Seseorang mencintai adalah agar memproleh ke bahagiaan. Namun ketika kebahagiaan itu hanya di ukur dari materi dunia maka kebahagiaan itu tidaklah hakiki. Bagaimanakah ukuran kebahagiaan yang hakiki?mari kita mencoba bertanya pada hati kita. Apakah ia sudah merasa bahagia, ataukah selalu gelisah. Ketika hati anda merasa puas disertai dengan ketentraman. Itulah kebahagiaan hakiki. Kebahagiaan yang menjadikan hati kita tentram. Kebahagiaan yang tidak akan berakhir hingga menembus masa kematian. Tentu saja mendapatkan apa yang kita inginkan, menjadikan hati kita puas. Tapi bagai mana bila harta melimpah yg kita peroleh menjadikan kita takut miskin, takut pria tampan yang menjadi pendamping kita di gaet wanita lain, cemas istri kita yang cantik selingkuh. Sungguhkah itu disebut kebahagiaan.

Teringat nasehat AA gym. "bila seorang pria berniat menikah, carilah mereka ketika anda dalam keadaan susah" dengan logat sundanya A A.
A A benar, bila ada wanita yang bersedia, padahal kita masih luntang lantung, sudah pasti dia adalah wanita yang tulus.

Nasehat lainnya "kalo seorang wanita berniat mencari pria, carilah yang tidak terlalu tampan, agar tidak selalu khawatir suaminya di dekati wanita lain."

Saya malah bertanya, apakah para artis itu, yang sering muncul di infotaiment bisa menemukan pasangan hidup yang tulus mencintai. Apakah bagi mereka kekasih itu hanyalah sebuah status dan kebutuhan. Tidak tahukah mereka bahwa ikatan kasih yang dinyatakan dengan tali pernikahan adalah ikatan agung yang tertuang dalam Al-quran dan di saksikan oleh para malaikat.

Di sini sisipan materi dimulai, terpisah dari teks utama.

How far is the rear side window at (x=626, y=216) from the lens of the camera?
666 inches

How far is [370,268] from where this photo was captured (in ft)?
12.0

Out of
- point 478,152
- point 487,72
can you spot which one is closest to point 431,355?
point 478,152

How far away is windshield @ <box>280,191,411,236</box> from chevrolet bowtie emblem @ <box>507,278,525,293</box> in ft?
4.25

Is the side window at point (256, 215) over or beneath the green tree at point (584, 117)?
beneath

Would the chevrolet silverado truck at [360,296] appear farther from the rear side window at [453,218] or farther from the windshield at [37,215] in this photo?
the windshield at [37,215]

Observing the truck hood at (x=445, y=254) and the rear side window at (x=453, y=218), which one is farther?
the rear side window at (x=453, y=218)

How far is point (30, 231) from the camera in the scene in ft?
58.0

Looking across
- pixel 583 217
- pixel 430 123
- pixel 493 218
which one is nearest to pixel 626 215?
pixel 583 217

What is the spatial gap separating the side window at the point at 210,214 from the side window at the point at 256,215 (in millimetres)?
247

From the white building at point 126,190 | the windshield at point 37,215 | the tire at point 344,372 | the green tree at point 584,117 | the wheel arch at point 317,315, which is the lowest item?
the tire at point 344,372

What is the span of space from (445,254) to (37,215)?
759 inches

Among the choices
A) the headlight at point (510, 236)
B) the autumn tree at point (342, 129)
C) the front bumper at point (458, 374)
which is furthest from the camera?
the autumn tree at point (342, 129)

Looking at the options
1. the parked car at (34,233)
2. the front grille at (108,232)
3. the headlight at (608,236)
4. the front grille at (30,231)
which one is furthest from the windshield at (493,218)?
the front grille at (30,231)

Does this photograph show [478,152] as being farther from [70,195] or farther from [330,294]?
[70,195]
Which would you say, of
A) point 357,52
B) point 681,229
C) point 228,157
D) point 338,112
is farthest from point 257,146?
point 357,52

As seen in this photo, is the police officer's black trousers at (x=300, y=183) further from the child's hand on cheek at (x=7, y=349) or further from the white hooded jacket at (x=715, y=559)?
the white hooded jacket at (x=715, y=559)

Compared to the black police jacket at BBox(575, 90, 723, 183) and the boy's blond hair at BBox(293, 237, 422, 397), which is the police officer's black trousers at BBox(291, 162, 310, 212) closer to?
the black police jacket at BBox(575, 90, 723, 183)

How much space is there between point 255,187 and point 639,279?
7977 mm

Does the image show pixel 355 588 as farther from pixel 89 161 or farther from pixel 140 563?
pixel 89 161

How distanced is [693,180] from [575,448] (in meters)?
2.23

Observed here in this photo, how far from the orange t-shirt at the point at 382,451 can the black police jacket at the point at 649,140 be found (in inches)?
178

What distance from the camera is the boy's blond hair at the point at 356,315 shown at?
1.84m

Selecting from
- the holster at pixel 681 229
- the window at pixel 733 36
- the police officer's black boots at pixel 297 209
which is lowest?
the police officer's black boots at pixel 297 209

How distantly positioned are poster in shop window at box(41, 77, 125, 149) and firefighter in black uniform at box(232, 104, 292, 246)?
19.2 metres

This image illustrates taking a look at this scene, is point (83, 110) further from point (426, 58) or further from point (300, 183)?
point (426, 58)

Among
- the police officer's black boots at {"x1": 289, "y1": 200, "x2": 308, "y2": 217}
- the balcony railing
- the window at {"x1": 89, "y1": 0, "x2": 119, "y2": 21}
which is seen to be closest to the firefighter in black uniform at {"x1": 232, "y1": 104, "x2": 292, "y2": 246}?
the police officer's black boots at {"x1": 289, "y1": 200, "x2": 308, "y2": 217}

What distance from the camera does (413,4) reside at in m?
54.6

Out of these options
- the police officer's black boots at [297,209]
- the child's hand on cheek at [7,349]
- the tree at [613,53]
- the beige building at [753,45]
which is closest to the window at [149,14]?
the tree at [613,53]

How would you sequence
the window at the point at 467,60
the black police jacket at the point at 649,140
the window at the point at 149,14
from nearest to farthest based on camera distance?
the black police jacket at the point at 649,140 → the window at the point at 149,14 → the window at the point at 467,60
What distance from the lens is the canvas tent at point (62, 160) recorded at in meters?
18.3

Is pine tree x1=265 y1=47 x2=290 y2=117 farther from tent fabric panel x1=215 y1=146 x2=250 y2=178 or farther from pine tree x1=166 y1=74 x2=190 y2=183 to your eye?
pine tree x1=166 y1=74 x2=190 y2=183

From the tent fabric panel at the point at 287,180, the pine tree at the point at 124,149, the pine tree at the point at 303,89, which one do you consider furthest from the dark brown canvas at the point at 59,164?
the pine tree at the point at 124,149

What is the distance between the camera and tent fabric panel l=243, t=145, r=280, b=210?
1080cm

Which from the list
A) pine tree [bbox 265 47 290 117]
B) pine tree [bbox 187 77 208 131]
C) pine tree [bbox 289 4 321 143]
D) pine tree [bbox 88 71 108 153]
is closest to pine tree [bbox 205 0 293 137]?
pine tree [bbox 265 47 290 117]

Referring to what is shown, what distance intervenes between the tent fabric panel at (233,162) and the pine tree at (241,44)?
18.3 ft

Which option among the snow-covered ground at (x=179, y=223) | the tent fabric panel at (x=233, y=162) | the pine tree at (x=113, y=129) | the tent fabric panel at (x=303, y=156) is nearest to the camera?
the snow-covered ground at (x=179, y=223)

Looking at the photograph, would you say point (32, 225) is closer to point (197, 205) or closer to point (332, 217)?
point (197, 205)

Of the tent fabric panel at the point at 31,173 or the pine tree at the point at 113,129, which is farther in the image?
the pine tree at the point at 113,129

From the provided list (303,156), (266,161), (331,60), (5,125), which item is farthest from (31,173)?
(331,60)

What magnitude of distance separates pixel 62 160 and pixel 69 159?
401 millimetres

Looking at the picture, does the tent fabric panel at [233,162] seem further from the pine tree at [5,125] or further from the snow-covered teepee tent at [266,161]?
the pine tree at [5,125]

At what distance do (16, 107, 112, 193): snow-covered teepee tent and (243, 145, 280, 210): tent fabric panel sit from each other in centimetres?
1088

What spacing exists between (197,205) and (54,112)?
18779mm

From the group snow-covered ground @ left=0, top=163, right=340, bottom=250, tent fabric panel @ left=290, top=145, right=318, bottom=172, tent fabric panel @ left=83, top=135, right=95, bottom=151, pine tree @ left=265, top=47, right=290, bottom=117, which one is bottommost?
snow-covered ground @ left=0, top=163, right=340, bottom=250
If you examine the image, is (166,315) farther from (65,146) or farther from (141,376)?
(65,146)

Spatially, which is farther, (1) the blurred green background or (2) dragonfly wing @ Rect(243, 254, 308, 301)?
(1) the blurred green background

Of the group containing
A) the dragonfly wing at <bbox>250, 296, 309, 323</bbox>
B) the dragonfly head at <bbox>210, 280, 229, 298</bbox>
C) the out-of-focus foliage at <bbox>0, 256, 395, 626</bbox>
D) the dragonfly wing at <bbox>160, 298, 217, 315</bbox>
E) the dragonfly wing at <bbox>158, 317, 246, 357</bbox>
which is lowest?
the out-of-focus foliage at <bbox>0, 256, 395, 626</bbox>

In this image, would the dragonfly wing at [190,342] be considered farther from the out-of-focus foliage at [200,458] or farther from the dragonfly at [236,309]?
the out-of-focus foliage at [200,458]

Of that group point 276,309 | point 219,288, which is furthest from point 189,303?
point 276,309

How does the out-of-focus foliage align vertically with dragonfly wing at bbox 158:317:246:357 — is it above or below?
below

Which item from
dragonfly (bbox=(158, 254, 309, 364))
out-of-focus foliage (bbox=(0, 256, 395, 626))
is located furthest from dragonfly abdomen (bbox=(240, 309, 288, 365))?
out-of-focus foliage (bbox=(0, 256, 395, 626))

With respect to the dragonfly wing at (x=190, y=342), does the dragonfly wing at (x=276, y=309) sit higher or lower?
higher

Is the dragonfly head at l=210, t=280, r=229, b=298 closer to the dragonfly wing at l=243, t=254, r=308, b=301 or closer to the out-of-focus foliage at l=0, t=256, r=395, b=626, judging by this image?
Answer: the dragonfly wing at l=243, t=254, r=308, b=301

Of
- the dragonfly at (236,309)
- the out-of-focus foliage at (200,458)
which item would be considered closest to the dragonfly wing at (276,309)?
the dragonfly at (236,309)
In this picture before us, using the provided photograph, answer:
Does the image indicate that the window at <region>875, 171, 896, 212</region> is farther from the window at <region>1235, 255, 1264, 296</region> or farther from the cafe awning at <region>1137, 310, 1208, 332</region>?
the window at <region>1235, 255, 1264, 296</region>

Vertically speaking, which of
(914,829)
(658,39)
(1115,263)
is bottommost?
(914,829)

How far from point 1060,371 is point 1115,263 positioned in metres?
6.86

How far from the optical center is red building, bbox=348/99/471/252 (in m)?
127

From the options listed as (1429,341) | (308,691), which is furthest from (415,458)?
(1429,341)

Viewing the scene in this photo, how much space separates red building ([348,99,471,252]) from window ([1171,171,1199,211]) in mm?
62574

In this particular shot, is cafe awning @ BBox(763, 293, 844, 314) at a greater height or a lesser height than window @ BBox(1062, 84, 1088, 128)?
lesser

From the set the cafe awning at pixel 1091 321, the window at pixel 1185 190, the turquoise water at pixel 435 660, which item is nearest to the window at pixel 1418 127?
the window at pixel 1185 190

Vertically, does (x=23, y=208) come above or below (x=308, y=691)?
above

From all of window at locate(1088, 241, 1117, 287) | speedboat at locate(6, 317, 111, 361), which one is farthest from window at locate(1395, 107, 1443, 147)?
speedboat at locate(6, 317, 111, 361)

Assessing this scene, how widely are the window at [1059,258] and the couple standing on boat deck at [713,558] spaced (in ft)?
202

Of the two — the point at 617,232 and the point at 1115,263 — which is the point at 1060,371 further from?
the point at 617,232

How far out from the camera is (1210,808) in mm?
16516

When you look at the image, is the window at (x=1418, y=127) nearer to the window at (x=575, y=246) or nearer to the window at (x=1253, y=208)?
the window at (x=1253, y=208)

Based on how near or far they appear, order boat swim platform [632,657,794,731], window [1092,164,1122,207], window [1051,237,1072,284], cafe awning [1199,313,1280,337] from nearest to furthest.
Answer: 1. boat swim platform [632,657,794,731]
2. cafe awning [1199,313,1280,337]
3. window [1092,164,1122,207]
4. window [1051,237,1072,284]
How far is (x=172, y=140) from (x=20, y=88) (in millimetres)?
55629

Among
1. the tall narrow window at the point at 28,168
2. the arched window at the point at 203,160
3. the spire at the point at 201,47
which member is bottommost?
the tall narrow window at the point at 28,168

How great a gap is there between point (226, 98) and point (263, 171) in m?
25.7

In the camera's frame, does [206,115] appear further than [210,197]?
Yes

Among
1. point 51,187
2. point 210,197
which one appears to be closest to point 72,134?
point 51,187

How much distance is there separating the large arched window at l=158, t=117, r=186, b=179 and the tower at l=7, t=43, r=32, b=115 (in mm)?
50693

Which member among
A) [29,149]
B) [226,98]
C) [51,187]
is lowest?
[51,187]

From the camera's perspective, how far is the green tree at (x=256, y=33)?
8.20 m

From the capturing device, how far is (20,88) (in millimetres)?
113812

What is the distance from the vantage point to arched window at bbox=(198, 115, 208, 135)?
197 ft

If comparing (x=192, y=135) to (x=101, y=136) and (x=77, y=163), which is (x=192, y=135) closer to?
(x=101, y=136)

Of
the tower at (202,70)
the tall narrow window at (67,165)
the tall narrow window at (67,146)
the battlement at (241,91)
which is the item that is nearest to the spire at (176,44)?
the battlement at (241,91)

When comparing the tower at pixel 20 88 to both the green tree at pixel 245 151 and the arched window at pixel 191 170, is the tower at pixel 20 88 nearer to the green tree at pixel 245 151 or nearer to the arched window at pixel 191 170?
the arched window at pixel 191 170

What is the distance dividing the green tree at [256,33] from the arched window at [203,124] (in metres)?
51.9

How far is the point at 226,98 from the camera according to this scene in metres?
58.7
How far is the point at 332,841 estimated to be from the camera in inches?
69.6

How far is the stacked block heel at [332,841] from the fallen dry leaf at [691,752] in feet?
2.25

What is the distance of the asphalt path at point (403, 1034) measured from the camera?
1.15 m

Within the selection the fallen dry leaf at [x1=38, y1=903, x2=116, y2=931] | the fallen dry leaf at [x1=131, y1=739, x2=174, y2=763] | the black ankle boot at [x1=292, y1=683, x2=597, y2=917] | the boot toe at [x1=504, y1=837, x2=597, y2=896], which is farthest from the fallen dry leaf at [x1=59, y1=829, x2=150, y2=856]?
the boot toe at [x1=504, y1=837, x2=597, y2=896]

Dalam Al Quran hanya ada dua ikatan perjannjian yang seagung tali pernikahan. Yaitu perjanjian Allah dengan Nabi dan Rasul Ulul 'Azmi(QS 33:7) dan ikatan sumpah bani israil ketika Allah mengangkat bukit Thurisna.(QS 4:154)

Kebalikan dari kebahagian, yaitu penderitaan. Ketika seseorang merasa penderitaan menderanya ada tiga kemungkinan yang dapat terjadi. Pertama,Ia terpuruk, jatuh hingga mencelakai dirinya sendiri. Kedua, Ia bangkit dan ingin orang lain tahu perasaannya, bahkan ingin orang lain menderita atau lebih dari penderitaannya. Dari situlah tersebarnya fitnah, gunjing, iri dan dengki. Atau ia kembalikan kepada Tuhannya, yang menciptakannya, yang memilki jalan keluar dari setiap masalah. Atau yang ketiga, ia berpasrah dan menerima ketetapannya.

Namun terkadang batas antara kebahagian dan penderitaan menjadi semu ketika disandingkan dengan hasrat. Cinta, syahwat yang merupakan hasrat terbesar manusia menjadi salah satu sumber penderitaan kebanyakan dari kita. Bahkan, terkadang sulit untuk menghindarinya, terutama bagi mereka yang hatinya kosong.

Coba kita perhatikan di sekitar kita,manakah yang lebih banyak antara orang yang bersyukur terhadap apa yang dimilikinya dengan orang yang selalu mengeluh. Padahal janji Allah, bila kamu bersyukur maka allah akan menambah nikmatmu.

Bisa jadi keadaan ummat muslim sekarang di karenakan sedikitnya rasa syukur. Bukankah kebanyakan negara yang mayoritas muslim berada di lahan yang kaya akan sumber daya alam. Tapi justru bangsa muslim yang harus mengiba-iba ke negara2 barat.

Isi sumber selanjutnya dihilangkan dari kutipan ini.